**Problem details**
No pictures belong in the copy. Reproduce exactly the lines beginning at the line containing "Comparación Ósmosis Inversa y eSpring" and continuing to the end of the entries below.

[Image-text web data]
▬▬▬▬▬▬▬▬▬▬
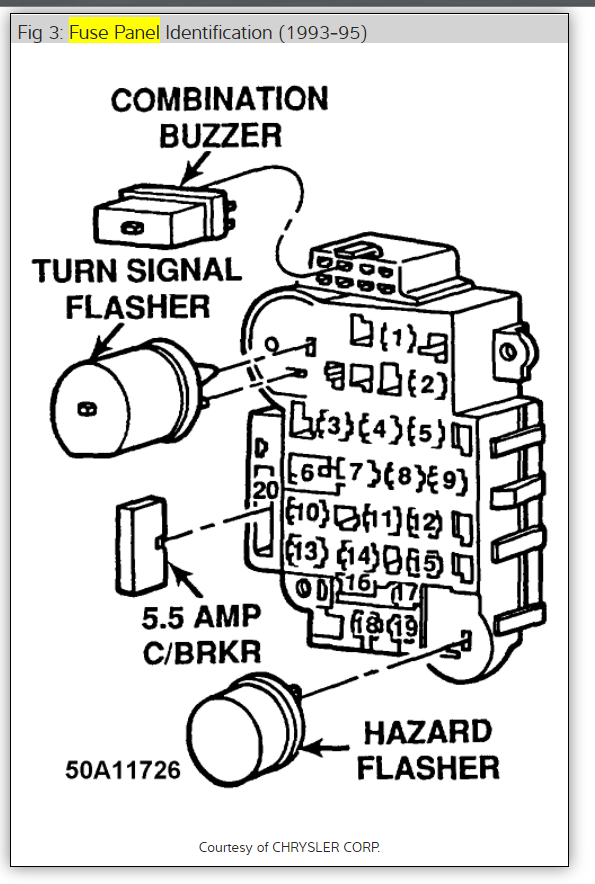 Relay Panel Under Dash Right of Steering Column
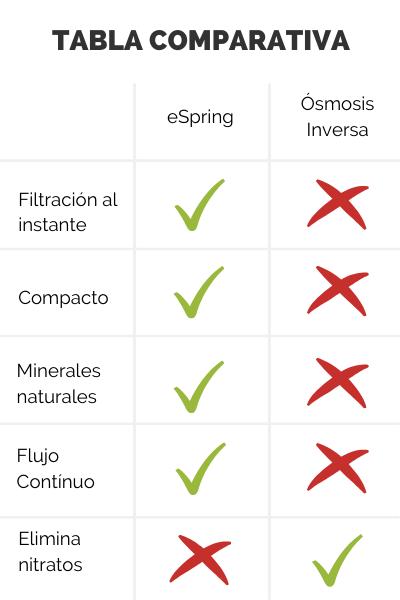 Comparación Ósmosis Inversa y eSpring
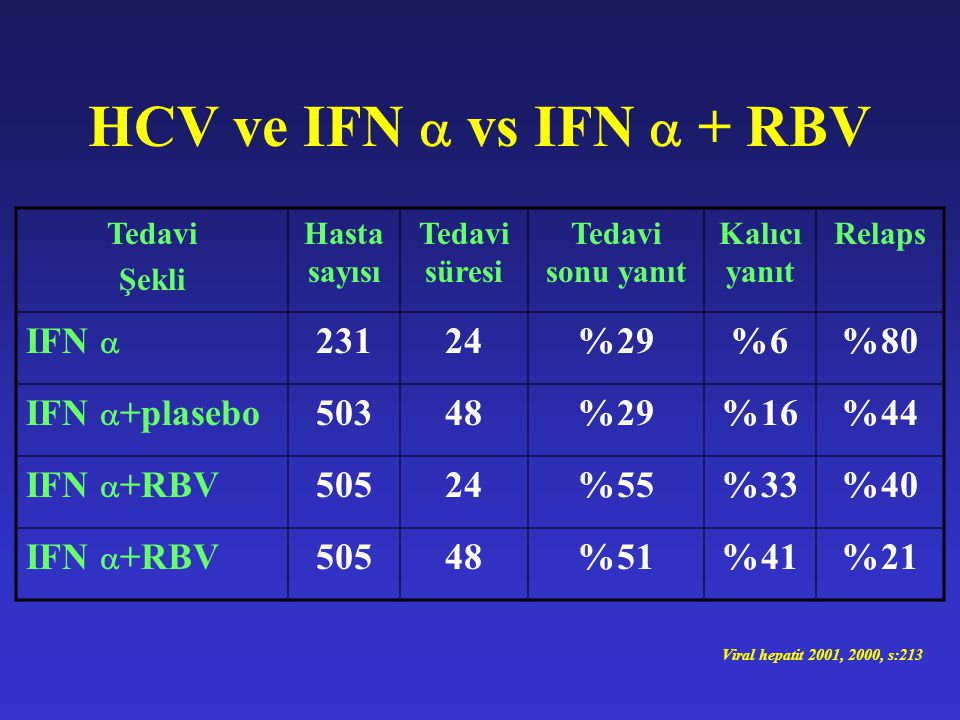 HCV ve IFN  vs IFN  + RBV IFN  %29 %6 %80 IFN +plasebo 503
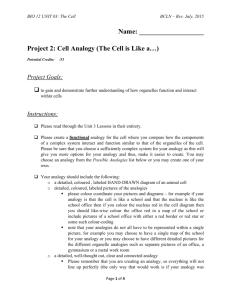 Name: Project 2: Cell Analogy (The Cell is Like a…)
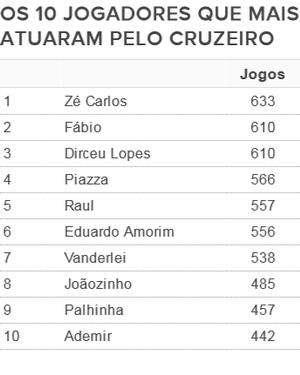 Faltam 23 jogos para Fábio igualar Zé Carlos, que defendeu a Raposa em 633 partidas (Foto: GloboEsporte.com)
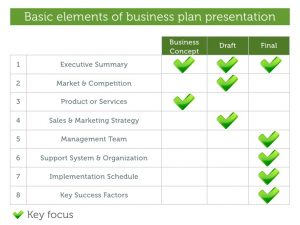 professional development plan sample how to develop a winning business plan presentation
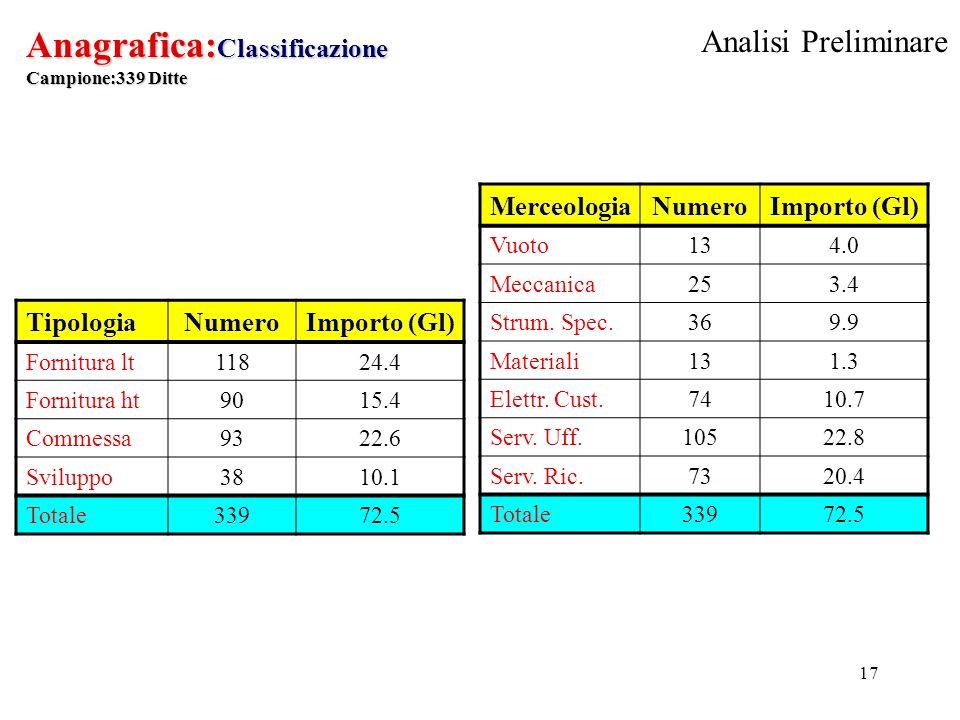 17 Anagrafica: Classificazione Campione:339 Ditte MerceologiaNumeroImporto (Gl) Vuoto134.0 Meccanica253.4 Strum.
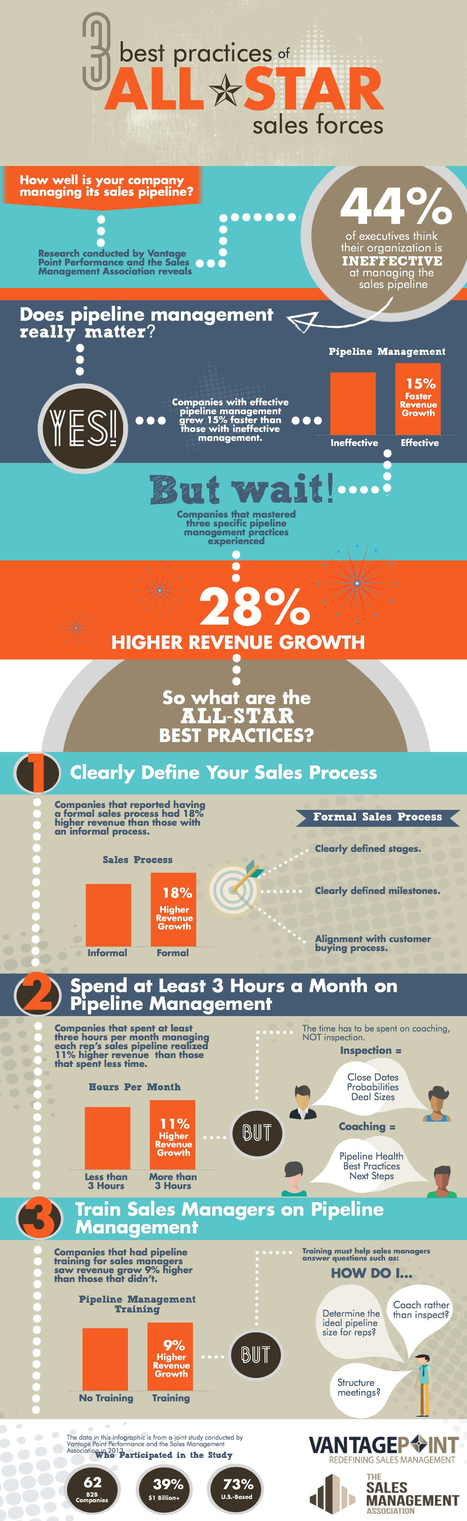 3 Best Practices of All-Star Sales Forces (Infographic)   Sales Excellence   Scoop.it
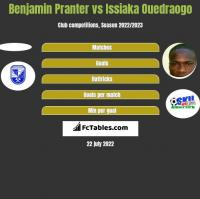 Benjamin Pranter vs Issiaka Ouedraogo h2h player stats
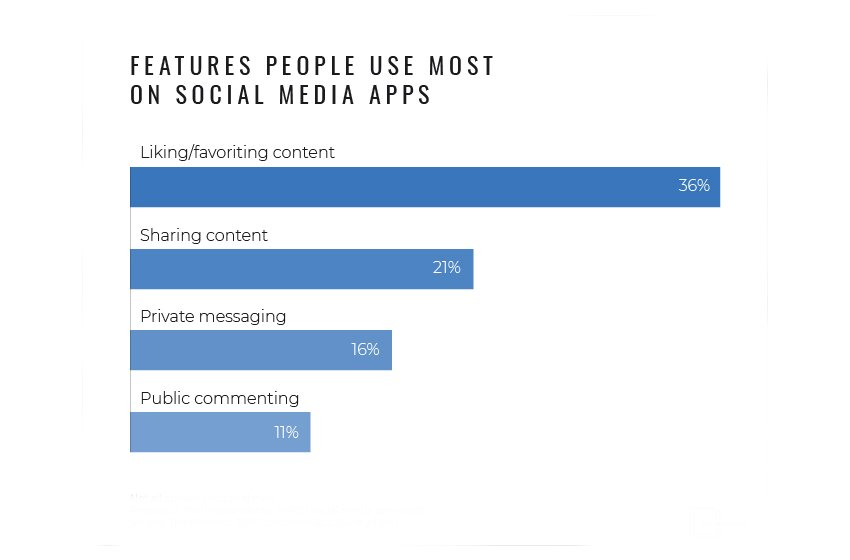 Mobile Social Media App Statistics: 90% Who Use Mobile Social Media Apps Check Facebook Daily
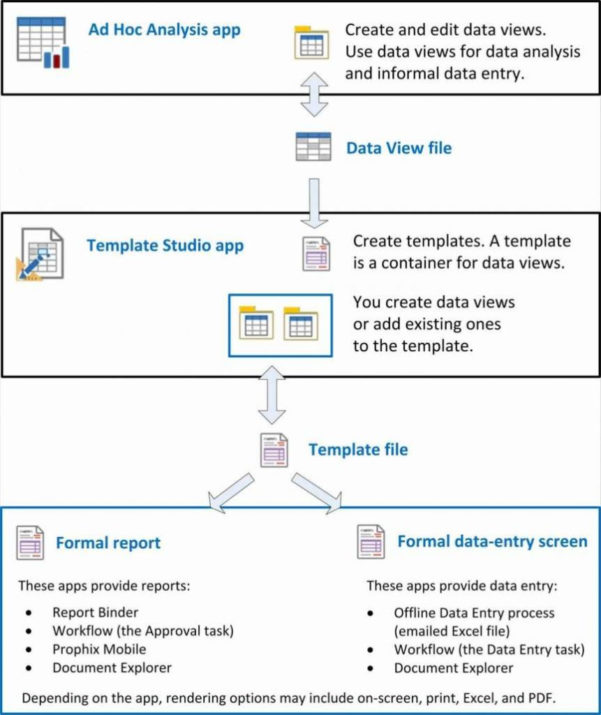 Data Entry Spreadsheet Template Inside Free Gantt Chart Excel 2007 Template Download For Brettkahr Ndash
▬▬▬▬▬▬▬▬▬▬
**Exercise answer**
 Comparación Ósmosis Inversa y eSpring
 HCV ve IFN  vs IFN  + RBV IFN  %29 %6 %80 IFN +plasebo 503
 Name: Project 2: Cell Analogy (The Cell is Like a…)
 Faltam 23 jogos para Fábio igualar Zé Carlos, que defendeu a Raposa em 633 partidas (Foto: GloboEsporte.com)
 professional development plan sample how to develop a winning business plan presentation
 17 Anagrafica: Classificazione Campione:339 Ditte MerceologiaNumeroImporto (Gl) Vuoto134.0 Meccanica253.4 Strum.
 3 Best Practices of All-Star Sales Forces (Infographic)   Sales Excellence   Scoop.it
 Benjamin Pranter vs Issiaka Ouedraogo h2h player stats
 Mobile Social Media App Statistics: 90% Who Use Mobile Social Media Apps Check Facebook Daily
 Data Entry Spreadsheet Template Inside Free Gantt Chart Excel 2007 Template Download For Brettkahr Ndash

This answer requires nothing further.